Über den Wolken …

Wusstet Ihr, dass es so etwas wie kosmische Strahlung gibt? Ich stelle mir gerade die Bandbreite der Antworten vor: Von „Wie jetzt? Komische Strahlung?“ bis hin zu „Na klar! Welche meinst Du, solare, galaktische, intergalaktische Komponente? Höchste Energien, primäre, sekundäre?“

Ihr seht schon: Ich habe mich ein bisschen mit kosmischer Strahlung befasst – von Berufs wegen. Sie ist mir aber auch ein Hobby geworden und ich habe die kosmische Strahlung schon das eine oder andere Mal zu Vergleichen herangezogen. Zunächst einmal ist kosmische Strahlung eine Teilchenstrahlung, die aus den Tiefen des Weltalls auf unsere Erde trifft. Der größte Teil sind Atomkerne, davon wiederum das meiste Wasserstoff und Helium, Eisen ist auch eine Menge dabei. Wo das Zeug herkommt, ist unterschiedlich: Manches im verhältnismäßig niedrigen Energiebereich von der Sonne – rein von der Zahl der Teilchen ist das das meiste. Anderes kommt von Quellen aus unserer Milchstraße – diese Teilchen sind sehr, sehr schnell und energiereich, im Verhältnis zu unserer Vorstellungskraft, aber auch seltener als die Teilchen von der Sonne. Die energiereichsten kommen von außerhalb unserer Milchstraße, haben Energien im Bereich von ganzen Joules auf einem Atomkern und sind extrem selten – eins pro Jahrhundert und Quadratkilometer. Was ich damit sagen will – es gibt viele verschiedene Teilchen in der kosmischen Strahlung, sie haben sehr verschiedene Energien und sind sehr unterschiedlich häufig.

**VORLIEGENDE DATEN:**

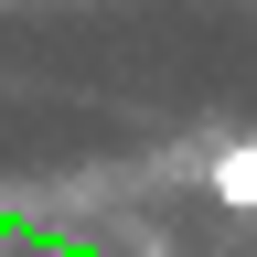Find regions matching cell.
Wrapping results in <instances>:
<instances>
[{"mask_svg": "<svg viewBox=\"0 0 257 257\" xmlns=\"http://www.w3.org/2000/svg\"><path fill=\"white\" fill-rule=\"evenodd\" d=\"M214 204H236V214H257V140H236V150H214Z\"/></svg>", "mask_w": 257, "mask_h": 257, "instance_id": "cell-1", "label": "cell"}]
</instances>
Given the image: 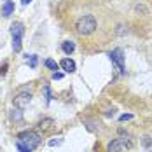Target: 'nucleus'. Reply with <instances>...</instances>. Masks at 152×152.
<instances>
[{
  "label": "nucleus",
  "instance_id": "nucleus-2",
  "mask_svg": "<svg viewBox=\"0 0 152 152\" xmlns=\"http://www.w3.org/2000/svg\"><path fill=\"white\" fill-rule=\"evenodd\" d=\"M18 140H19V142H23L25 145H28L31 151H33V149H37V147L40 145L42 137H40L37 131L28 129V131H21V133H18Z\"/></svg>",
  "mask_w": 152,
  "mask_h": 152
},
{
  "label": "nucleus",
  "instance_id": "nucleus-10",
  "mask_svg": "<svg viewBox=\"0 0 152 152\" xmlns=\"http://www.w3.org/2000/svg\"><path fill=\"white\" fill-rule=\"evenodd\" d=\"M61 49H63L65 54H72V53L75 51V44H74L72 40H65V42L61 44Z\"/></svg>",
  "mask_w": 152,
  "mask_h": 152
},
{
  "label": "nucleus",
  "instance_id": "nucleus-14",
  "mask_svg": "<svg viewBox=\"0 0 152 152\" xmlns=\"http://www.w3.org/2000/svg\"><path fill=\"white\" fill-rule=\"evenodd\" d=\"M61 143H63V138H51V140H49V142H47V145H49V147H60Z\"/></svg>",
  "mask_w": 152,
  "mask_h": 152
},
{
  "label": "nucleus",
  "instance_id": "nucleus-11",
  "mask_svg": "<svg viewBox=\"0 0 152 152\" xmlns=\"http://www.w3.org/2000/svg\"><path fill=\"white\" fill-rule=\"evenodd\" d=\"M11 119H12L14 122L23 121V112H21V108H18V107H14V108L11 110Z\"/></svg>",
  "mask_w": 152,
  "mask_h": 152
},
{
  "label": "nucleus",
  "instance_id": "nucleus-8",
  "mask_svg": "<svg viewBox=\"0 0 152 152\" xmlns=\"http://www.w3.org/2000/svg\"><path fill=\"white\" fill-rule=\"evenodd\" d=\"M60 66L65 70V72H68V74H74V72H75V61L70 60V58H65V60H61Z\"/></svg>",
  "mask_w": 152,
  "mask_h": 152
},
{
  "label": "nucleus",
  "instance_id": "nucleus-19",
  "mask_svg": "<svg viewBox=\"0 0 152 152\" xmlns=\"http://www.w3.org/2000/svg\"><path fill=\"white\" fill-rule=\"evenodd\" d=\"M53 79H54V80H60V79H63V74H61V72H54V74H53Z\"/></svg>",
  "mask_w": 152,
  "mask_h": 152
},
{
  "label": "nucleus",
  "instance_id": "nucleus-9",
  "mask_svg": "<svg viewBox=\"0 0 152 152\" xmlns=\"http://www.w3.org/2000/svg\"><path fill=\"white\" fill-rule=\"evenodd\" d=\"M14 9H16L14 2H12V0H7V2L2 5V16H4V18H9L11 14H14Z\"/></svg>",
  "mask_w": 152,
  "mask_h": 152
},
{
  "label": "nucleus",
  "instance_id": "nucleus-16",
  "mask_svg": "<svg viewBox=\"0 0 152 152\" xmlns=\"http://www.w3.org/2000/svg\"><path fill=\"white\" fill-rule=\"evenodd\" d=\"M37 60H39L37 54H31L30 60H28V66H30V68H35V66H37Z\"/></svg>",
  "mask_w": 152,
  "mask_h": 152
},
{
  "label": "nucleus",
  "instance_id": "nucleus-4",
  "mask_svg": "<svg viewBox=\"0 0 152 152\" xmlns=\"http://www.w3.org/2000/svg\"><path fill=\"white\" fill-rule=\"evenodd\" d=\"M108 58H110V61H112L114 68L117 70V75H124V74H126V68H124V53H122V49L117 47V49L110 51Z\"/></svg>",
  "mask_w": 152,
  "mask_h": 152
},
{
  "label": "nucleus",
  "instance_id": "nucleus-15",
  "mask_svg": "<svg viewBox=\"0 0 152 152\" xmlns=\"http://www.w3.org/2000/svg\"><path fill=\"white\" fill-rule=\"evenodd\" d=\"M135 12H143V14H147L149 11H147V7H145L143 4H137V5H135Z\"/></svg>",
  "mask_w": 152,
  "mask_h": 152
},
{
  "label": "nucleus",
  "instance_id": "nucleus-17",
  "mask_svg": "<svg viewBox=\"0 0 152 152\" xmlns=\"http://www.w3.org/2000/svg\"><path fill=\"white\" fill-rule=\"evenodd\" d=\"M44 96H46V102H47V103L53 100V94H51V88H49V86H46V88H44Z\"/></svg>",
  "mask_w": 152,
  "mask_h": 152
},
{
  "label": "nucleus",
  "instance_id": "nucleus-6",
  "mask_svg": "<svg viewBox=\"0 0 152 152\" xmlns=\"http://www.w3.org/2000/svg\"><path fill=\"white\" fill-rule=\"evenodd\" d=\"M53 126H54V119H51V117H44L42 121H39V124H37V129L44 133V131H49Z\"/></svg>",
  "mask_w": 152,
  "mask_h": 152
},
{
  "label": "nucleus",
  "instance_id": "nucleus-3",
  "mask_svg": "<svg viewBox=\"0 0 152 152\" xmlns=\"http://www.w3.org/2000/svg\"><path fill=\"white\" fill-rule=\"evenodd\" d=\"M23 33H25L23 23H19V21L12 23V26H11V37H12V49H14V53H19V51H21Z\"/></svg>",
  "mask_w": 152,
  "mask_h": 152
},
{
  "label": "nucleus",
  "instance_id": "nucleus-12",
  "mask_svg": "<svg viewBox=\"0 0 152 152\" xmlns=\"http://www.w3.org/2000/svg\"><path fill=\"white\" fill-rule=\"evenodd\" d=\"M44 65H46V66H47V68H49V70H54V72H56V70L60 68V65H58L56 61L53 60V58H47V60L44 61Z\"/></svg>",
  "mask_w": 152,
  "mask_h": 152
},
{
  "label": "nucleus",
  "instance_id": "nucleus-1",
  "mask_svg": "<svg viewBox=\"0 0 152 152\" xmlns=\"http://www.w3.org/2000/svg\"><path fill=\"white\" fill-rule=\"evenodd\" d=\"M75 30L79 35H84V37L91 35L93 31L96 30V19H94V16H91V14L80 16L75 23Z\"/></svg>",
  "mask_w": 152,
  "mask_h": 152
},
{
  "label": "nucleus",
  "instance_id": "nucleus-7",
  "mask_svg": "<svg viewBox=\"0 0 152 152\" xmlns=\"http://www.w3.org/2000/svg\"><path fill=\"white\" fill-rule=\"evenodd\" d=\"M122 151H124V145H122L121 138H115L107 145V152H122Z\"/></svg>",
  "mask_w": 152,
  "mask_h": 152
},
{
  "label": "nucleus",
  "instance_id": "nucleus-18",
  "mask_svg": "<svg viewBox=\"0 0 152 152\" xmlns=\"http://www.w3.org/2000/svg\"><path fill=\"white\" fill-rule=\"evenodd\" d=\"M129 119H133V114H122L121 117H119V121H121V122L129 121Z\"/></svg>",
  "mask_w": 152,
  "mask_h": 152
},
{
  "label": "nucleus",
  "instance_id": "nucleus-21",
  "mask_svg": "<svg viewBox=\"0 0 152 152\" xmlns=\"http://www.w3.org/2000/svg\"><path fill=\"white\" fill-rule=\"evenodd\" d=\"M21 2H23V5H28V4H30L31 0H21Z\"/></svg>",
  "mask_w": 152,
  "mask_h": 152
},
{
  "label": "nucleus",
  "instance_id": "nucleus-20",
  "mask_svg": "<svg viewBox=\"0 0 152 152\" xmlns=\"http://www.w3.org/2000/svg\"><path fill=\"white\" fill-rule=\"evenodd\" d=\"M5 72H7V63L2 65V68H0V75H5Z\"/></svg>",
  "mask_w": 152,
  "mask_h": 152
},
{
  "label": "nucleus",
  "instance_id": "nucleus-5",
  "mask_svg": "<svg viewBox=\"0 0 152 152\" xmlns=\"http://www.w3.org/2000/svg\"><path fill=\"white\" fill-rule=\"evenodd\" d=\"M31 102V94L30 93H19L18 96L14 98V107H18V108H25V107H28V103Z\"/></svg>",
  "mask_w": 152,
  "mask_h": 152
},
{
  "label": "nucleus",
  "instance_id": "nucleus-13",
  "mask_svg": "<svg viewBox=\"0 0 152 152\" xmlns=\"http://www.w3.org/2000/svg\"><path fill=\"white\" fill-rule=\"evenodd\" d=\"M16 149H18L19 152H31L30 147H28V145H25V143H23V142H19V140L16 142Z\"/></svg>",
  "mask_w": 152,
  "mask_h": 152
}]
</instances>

**ZU BEARBEITENDE AUFGABE:**
Beantworten Sie anhand des Textes über kosmische Strahlung folgende Fragen:
(a) Woraus besteht der größte Teil der kosmischen Strahlung?
(b) Von welcher Quelle stammen, rein nach der Zahl der Teilchen, die meisten Teilchen?
(c) Wie selten sind die energiereichsten Teilchen von außerhalb der Milchstraße?
Die Einträge stammen aus einer anderen Quelle als der Text.

**LÖSUNG DER AUFGABE:**
(a) Aus Atomkernen, davon überwiegend Wasserstoff und Helium.
(b) Von der Sonne.
(c) Eins pro Jahrhundert und Quadratkilometer.